Excavation at the site of the planned gas station and convenience store has already begun.


More than two decades after regaining federal recognition, the Samish Indian Nation is progressing in multiple developments across Fidalgo Island — one small part of an ancestral homeland that once spanned the San Juan Islands.

While the tribe lacks a reservation, it owns several properties with some land in trust, which gives it the same rights as a reservation. The Samish intend to pursue trust status for other properties.

But there have been snags in the tribe’s pursuit of that, as well, resulting in legal challenges that could delay plans for years.

“If I’ve learned anything from being a tribal leader, it’s that perseverance is key to accomplishing goals,” said Tom Wooten, chairman of the Samish Indian Nation.

Some projects will occur sooner than others.

Gas station and roundabout

Development plans for Samish property include a gas station already underway, a cultural center, a housing project, a second childcare facility, and eventually, a casino by Thompson Road and Highway 20.

The gas station/convenience store are already underway — after a court battle.

Excavators are working at the site of a planned gas station which will be run by Samcor, the economic arm of the Samish Nation. Samcor Fuels & More will be located at Highway 20 and Almida Vista Place and include six fuel pumps and a convenience store with a drive-through tobacco window.

In September, a state Court of Appeals sided with the Samish’s effort to negotiate a fuel tax agreement with the state Department of Licensing. The state had argued that because the Samish had no formal reservation, it could not enter into these negotiations.

> Jobs
a. In the article on the Samish Indian Nation, how many fuel pumps will Samcor Fuels & More have?
b. From the article on the Samish Indian Nation, pull out the passage from "More than two" to "Samish Indian Nation." word for word.

(Region labeling records)
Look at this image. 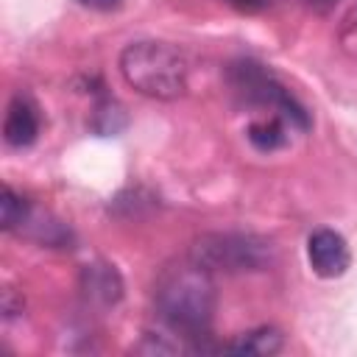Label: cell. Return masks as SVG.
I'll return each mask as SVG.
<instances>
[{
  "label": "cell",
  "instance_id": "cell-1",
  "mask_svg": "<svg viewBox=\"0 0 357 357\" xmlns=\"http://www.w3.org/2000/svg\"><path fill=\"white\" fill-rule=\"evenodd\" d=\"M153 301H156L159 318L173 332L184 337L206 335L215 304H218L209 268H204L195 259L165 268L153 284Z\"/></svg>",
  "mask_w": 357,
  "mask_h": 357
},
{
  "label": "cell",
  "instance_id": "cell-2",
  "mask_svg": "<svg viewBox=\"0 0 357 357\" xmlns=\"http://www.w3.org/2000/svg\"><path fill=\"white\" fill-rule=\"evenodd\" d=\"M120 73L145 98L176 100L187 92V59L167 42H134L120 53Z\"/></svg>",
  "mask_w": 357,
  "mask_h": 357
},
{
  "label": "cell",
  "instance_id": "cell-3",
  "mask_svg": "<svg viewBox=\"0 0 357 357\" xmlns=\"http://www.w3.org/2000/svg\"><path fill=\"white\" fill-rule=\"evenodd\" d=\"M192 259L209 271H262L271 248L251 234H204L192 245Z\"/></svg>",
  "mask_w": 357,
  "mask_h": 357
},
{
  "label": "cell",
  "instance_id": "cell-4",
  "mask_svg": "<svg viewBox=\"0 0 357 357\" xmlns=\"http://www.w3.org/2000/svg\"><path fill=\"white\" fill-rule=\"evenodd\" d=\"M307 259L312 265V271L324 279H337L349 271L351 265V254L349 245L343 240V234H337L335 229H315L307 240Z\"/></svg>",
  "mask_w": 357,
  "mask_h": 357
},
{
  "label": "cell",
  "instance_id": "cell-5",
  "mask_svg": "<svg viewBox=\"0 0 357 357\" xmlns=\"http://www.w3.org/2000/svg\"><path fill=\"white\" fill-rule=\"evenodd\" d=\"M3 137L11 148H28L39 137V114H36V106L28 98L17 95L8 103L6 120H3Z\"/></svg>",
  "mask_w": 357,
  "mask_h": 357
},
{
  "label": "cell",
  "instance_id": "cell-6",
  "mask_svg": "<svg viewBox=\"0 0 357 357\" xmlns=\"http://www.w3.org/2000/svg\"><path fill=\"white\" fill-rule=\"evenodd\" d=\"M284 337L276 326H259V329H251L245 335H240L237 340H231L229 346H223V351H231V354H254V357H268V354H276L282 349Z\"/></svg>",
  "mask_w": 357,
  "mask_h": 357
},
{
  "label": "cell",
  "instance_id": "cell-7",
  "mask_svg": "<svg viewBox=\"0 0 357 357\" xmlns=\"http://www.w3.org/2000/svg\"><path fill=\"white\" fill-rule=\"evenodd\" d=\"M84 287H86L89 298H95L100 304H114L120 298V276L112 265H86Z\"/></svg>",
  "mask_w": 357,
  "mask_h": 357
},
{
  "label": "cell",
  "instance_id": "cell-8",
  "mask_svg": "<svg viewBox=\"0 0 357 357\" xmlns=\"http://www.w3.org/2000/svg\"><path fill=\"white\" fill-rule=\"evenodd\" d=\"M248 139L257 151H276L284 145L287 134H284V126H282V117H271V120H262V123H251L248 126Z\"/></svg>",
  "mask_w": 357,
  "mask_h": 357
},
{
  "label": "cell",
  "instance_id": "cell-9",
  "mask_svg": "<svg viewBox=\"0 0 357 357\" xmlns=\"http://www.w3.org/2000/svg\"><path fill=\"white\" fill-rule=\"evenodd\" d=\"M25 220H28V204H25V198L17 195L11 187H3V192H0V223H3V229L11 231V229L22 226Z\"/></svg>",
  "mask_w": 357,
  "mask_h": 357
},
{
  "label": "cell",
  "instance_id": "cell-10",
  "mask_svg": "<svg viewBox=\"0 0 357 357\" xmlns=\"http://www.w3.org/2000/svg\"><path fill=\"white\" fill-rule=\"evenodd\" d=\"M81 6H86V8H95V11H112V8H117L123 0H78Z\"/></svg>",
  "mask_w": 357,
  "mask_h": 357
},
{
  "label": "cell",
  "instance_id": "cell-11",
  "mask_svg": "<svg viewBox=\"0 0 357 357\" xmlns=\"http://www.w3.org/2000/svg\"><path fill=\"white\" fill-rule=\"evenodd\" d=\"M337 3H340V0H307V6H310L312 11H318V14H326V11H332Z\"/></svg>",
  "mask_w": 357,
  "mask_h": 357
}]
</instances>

> Responses per task
a. Six.

b.
More than two decades after regaining federal recognition, the Samish Indian Nation is progressing in multiple developments across Fidalgo Island — one small part of an ancestral homeland that once spanned the San Juan Islands.

While the tribe lacks a reservation, it owns several properties with some land in trust, which gives it the same rights as a reservation. The Samish intend to pursue trust status for other properties.

But there have been snags in the tribe’s pursuit of that, as well, resulting in legal challenges that could delay plans for years.

“If I’ve learned anything from being a tribal leader, it’s that perseverance is key to accomplishing goals,” said Tom Wooten, chairman of the Samish Indian Nation.